[SUPPLIED TEXT start]

This isn’t the stupidest but the funniest thing that I ever saw was this big 400 pounder.
Looked like hurly from Lost was at the skeet throwers at the local range with a sawed off 870 trying to shoot skeet. this shotgun had a sawed off pistol grip and a short barrel, probably an AOW. But he was trying to shoot skeet with this thing that was too small and his own size ment that he had to hold it about 2 feet offset to one side.
Once upon a time, long, long ago, in a far, far away land there was a serviceman… lets call him Trebor, Treb for short. Treb was a jackass. Not just an ordinary jackass, but a very experienced, hardened jackass.
One day an Admiral, through his own arrogance and stupidity, caused Treb and his crew so much additional work that they couldn’t get liberty for 4 solid weeks. This caused Treb and his crew to miss a long planned (and already paid for) trip and concert. Treb and his crew grew wroth and swore to teach this tyrant a lesson!
Time passed, and their anger faded away to be nearly forgotten. Then the Admiral brought his pride and joy, a 40′ (roughly) single-masted little sailing craft into the harbor for an informal race with several of his compatriots.
The night before the race Treb and crew were drinking (heavily) and commiserating with each other when a “brilliant” idea was brought forth. It was discussed, modified, voted on and decided in favor without dissent. Tomorrow the hated Admiral would pay!

[SUPPLIED TEXT end]
[ENTRIES SHOWN start]

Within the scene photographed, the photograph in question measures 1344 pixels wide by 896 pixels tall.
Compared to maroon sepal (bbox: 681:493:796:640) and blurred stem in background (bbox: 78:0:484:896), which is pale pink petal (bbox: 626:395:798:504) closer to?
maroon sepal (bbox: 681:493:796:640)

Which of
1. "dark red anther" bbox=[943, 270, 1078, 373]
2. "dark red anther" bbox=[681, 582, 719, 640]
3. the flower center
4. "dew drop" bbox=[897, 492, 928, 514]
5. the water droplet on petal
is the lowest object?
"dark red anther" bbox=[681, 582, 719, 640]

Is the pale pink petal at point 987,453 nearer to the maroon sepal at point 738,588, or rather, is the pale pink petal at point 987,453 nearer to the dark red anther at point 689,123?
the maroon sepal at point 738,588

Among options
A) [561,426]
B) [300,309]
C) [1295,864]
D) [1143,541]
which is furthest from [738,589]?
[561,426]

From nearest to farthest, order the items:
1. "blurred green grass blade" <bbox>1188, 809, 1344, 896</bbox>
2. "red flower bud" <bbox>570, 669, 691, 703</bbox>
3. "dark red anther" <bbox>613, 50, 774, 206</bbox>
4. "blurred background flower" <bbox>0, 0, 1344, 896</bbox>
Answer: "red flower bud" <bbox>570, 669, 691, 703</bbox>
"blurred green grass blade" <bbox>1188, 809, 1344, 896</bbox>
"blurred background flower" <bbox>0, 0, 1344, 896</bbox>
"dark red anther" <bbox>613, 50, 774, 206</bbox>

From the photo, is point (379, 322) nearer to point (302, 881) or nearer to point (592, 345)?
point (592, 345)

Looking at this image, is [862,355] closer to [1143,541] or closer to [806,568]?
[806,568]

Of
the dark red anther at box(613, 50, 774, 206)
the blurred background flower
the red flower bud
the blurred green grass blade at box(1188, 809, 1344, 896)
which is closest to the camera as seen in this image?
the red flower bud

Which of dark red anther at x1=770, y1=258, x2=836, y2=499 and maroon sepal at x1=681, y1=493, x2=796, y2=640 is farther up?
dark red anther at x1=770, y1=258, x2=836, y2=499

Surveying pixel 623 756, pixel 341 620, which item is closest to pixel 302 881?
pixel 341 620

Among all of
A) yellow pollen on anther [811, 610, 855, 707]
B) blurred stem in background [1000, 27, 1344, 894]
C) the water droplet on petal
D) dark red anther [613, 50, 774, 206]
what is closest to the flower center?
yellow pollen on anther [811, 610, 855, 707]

[ENTRIES SHOWN end]
[ENTRIES SHOWN start]

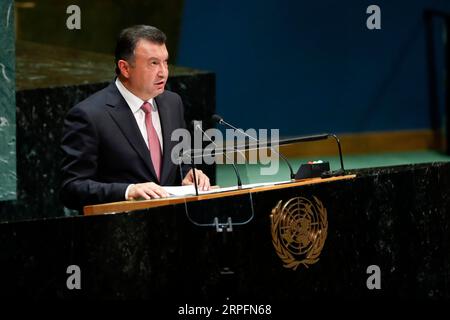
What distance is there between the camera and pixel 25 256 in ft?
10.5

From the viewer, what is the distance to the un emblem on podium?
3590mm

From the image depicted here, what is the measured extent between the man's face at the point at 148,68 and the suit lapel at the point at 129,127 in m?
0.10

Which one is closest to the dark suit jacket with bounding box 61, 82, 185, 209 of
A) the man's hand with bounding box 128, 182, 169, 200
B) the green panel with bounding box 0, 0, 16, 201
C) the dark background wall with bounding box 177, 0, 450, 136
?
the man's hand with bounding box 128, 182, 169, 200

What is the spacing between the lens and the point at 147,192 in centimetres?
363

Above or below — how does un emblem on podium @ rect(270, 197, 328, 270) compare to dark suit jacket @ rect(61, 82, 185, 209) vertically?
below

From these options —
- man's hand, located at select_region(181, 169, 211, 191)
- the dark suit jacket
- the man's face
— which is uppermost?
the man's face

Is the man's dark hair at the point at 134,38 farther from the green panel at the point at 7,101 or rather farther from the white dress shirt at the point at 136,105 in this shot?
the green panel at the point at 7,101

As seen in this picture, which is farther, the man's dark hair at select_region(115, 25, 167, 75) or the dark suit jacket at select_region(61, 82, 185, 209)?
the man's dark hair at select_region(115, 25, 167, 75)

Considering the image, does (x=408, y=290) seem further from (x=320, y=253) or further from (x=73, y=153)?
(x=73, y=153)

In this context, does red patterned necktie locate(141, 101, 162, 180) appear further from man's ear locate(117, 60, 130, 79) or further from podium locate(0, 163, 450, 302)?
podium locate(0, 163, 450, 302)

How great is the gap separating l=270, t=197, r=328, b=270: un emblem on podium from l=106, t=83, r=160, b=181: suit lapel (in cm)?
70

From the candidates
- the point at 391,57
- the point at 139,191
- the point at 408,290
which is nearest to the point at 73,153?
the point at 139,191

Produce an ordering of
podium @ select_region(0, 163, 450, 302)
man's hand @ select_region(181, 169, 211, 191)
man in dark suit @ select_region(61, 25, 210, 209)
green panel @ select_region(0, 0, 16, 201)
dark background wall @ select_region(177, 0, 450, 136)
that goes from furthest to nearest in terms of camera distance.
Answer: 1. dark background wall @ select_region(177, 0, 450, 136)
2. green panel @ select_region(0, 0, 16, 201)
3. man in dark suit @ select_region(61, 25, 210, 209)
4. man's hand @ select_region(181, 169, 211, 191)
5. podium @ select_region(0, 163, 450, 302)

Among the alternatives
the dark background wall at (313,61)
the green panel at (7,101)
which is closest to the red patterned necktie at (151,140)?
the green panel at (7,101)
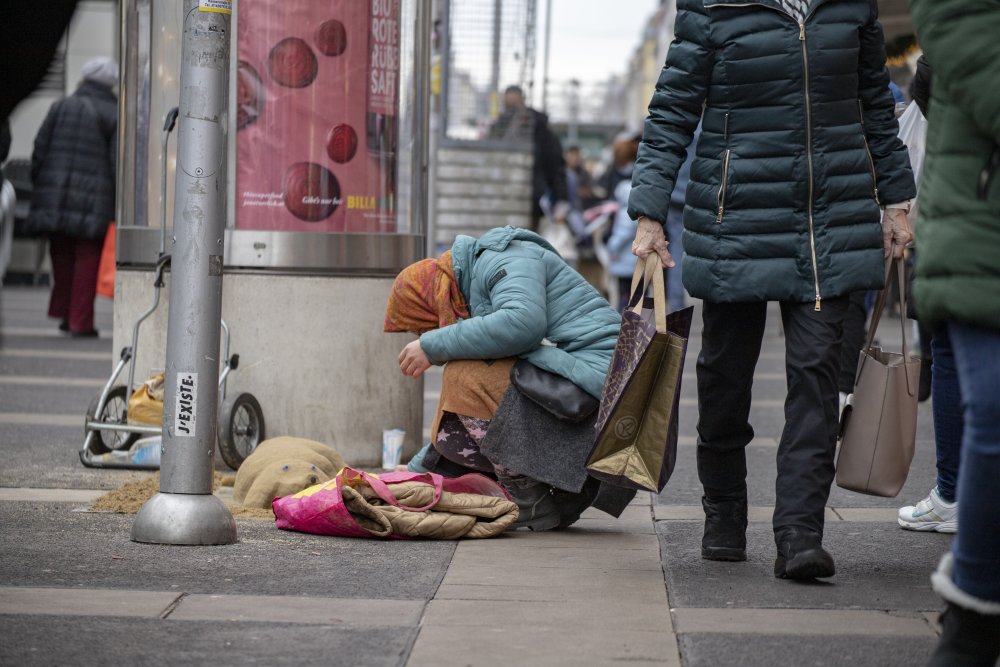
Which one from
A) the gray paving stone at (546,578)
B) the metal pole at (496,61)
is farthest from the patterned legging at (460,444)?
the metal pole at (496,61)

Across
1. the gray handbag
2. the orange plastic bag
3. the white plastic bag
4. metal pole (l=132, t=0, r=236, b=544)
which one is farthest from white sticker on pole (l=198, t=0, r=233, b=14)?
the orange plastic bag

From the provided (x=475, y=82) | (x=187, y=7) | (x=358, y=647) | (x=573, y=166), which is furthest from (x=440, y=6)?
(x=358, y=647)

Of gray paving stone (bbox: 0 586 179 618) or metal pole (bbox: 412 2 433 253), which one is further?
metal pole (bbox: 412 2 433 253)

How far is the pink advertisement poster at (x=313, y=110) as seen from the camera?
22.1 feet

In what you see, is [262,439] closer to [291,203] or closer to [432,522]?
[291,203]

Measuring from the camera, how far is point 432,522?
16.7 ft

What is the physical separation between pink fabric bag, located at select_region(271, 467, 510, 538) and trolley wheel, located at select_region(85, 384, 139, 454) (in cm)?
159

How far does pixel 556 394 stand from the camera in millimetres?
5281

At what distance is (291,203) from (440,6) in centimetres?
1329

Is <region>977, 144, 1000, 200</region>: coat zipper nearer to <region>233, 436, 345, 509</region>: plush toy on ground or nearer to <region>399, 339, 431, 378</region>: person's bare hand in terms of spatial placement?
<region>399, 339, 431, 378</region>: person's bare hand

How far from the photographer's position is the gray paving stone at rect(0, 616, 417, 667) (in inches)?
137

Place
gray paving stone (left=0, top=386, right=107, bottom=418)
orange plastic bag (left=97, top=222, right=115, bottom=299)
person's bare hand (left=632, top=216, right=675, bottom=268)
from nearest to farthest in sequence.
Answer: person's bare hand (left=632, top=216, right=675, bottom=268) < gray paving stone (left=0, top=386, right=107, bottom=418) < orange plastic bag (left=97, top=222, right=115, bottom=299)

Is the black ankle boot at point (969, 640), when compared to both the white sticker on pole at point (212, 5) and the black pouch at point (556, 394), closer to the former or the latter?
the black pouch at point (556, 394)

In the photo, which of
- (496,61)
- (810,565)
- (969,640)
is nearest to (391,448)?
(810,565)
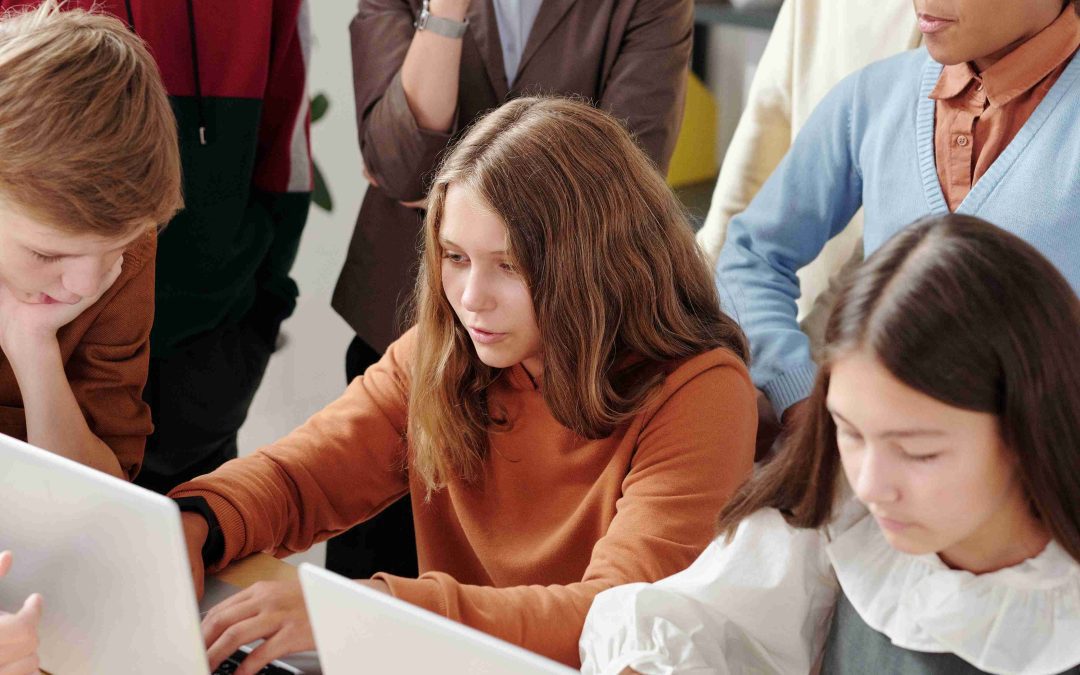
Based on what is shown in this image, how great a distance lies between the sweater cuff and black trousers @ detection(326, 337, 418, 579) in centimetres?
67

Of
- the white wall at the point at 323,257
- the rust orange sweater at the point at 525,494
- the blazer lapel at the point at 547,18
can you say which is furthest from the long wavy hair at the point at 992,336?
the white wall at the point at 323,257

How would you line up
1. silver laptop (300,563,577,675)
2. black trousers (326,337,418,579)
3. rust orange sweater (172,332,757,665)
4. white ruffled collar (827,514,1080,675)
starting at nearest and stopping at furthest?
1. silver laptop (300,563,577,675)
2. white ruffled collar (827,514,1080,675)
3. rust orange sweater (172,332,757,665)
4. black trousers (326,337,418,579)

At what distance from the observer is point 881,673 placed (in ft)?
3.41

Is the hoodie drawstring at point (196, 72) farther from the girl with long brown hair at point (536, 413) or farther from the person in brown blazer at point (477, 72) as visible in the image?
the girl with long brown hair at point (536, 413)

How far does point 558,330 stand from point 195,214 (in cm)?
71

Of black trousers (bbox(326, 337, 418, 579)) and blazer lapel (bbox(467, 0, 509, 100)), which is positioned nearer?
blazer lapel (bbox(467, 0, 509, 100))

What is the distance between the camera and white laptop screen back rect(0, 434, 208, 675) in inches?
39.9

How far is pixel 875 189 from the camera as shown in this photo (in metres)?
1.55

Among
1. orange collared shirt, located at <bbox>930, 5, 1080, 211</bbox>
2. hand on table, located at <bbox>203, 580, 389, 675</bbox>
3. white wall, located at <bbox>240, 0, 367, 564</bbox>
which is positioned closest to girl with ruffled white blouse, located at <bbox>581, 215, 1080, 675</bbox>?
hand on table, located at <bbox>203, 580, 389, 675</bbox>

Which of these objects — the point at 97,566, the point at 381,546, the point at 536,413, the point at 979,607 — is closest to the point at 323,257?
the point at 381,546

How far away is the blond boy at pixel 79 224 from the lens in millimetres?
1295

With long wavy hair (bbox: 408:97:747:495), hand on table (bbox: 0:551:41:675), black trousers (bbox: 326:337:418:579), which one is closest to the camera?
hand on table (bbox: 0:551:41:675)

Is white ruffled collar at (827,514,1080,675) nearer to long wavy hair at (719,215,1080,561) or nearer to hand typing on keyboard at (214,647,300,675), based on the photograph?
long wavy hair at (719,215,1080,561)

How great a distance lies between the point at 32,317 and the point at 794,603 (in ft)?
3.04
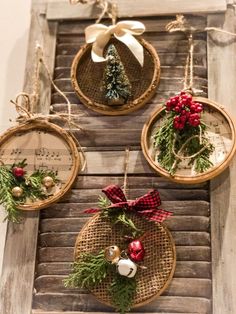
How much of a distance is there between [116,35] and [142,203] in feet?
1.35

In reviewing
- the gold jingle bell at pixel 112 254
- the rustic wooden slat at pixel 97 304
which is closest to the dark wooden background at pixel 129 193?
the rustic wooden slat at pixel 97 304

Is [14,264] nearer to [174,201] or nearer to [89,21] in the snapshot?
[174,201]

[ENTRIES SHOWN end]
[ENTRIES SHOWN start]

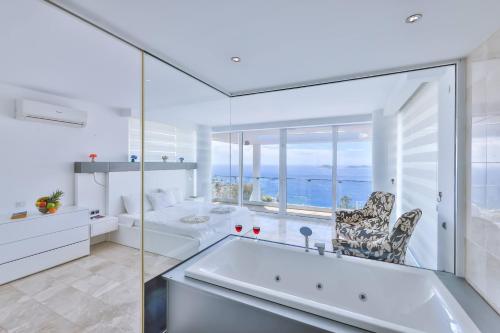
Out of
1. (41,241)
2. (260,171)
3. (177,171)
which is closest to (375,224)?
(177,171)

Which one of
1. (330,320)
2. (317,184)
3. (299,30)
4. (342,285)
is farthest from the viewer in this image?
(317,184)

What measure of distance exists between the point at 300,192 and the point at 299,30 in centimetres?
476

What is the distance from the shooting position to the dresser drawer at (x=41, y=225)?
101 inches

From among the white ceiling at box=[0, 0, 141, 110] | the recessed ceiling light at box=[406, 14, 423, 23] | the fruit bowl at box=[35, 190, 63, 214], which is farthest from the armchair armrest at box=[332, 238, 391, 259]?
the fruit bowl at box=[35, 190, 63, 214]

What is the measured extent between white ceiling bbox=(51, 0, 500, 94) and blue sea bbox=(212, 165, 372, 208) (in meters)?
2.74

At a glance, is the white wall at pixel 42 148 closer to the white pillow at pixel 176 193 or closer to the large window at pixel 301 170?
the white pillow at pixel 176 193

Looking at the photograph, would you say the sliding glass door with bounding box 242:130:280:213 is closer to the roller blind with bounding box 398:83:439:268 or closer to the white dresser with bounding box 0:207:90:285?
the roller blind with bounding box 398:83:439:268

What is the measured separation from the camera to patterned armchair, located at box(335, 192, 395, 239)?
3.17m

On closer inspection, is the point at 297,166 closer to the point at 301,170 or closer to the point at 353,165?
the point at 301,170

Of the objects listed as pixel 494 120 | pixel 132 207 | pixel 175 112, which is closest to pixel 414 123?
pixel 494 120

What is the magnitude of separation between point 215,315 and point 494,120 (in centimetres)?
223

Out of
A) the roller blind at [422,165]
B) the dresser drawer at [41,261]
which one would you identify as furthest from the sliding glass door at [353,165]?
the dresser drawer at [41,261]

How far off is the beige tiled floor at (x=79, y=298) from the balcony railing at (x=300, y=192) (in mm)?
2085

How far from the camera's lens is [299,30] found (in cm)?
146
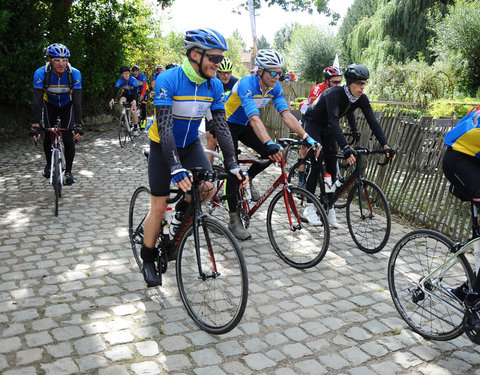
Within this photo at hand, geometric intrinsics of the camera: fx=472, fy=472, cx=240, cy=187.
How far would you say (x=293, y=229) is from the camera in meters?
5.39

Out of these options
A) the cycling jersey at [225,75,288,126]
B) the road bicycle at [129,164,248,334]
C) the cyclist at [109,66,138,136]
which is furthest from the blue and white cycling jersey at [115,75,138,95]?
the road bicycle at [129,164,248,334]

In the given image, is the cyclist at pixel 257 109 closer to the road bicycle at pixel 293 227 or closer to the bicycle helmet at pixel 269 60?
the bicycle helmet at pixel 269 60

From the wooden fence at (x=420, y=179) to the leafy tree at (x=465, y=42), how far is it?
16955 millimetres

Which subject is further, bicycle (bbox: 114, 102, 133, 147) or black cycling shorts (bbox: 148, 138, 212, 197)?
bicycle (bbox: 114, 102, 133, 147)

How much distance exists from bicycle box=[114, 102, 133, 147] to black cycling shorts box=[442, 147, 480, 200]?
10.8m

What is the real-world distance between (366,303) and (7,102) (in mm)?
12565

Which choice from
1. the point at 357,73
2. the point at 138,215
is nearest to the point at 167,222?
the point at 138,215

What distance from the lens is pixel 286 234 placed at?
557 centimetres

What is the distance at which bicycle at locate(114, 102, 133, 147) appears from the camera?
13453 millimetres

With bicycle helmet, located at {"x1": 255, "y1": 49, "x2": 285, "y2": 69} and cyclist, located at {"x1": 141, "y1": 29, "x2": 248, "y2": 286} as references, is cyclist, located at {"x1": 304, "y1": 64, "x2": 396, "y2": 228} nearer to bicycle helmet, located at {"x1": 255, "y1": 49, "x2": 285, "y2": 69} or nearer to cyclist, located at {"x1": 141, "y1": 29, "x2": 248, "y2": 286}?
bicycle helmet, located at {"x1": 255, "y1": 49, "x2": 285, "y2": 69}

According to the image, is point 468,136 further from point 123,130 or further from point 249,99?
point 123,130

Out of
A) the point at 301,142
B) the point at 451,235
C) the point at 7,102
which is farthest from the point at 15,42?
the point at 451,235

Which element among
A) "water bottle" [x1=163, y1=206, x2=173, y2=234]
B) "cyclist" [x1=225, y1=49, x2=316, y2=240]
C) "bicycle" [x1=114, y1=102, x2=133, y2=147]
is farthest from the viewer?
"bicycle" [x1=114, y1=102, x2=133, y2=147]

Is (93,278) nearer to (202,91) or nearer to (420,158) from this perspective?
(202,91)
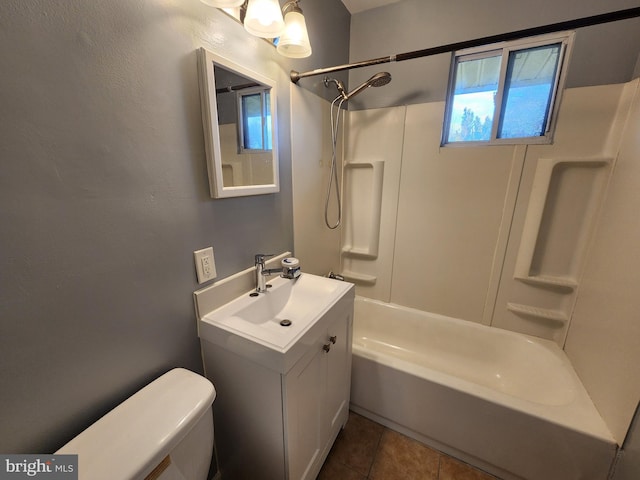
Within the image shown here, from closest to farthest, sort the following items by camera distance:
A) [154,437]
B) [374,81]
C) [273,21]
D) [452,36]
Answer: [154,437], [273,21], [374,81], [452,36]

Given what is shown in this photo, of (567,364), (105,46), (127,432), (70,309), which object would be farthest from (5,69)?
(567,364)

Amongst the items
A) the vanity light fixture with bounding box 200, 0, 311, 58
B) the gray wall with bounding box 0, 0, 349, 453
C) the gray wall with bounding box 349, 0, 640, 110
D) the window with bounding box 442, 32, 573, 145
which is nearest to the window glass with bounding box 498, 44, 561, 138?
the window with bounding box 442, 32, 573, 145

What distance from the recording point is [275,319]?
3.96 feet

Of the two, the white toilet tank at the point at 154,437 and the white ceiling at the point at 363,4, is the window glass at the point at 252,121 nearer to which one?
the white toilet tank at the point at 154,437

[ENTRIES SHOWN end]

PROBLEMS TO WORK ON =
• a. In the anecdotes about the skeet shooter and Treb, how long were Treb and his crew unable to get liberty?
• b. Using the anecdotes about the skeet shooter and Treb, explain why Treb and his crew swore to teach the Admiral a lesson.
• c. Please continue the anecdotes about the skeet shooter and Treb, starting after their last sentence.

ANSWERS FOR THIS EXERCISE =
• a. They couldn't get liberty for 4 solid weeks.

• b. Through his own arrogance and stupidity, the Admiral caused them so much additional work that they couldn't get liberty for 4 solid weeks. Because of that, they missed a long-planned trip and concert that they had already paid for.

• c.
The story picks up at o’dark-thirty. Treb and his crew (still not sober) were gathered in an empty shipping container on the commercial docks. As it was Sunday there were no workers on the docks except the rent-a-cops at the dockside entrance. This container’s open side faced out over the harbor which was the starting point for the unofficial race. Treb’s crew’s view was angled about 40° off the path.
The boats gathered to the left and out of view from inside the container and would pass left to right in front of the container before tacking port (left) and running out of the harbor on the first leg of the race. The Admiral’s boat was 3rd in line.
Inside the container Treb’s people had set up a match-grade .308 with a 10-20x scope on a bipod. Treb, at the time, was considered an excellent shot. He would strike the fateful blow.
The race began, and at 90 second intervals the boats began the course. When the 3rd boat came into view everyone held their breath as a still somewhat inebriated Trebor fired. A clean miss. So far off that no one had even noticed the shot. Trebor had only more chance. He steadied down…and fired!
A perfect shot from 300 yards at an impossible target. A direct hit on the pulley at the top of the mast. The pulley which held the ropes which supported and controlled the mainsail…
The sail dropped to the deck. The Admiral began screaming invective. Treb and his crew suddenly sobered up and realized that what they had just done was not only incredibly dangerous and stupid, but also criminal, and worst of all, should they be caught they would be facing the Admiral at a General Court and potentially decades in military prison.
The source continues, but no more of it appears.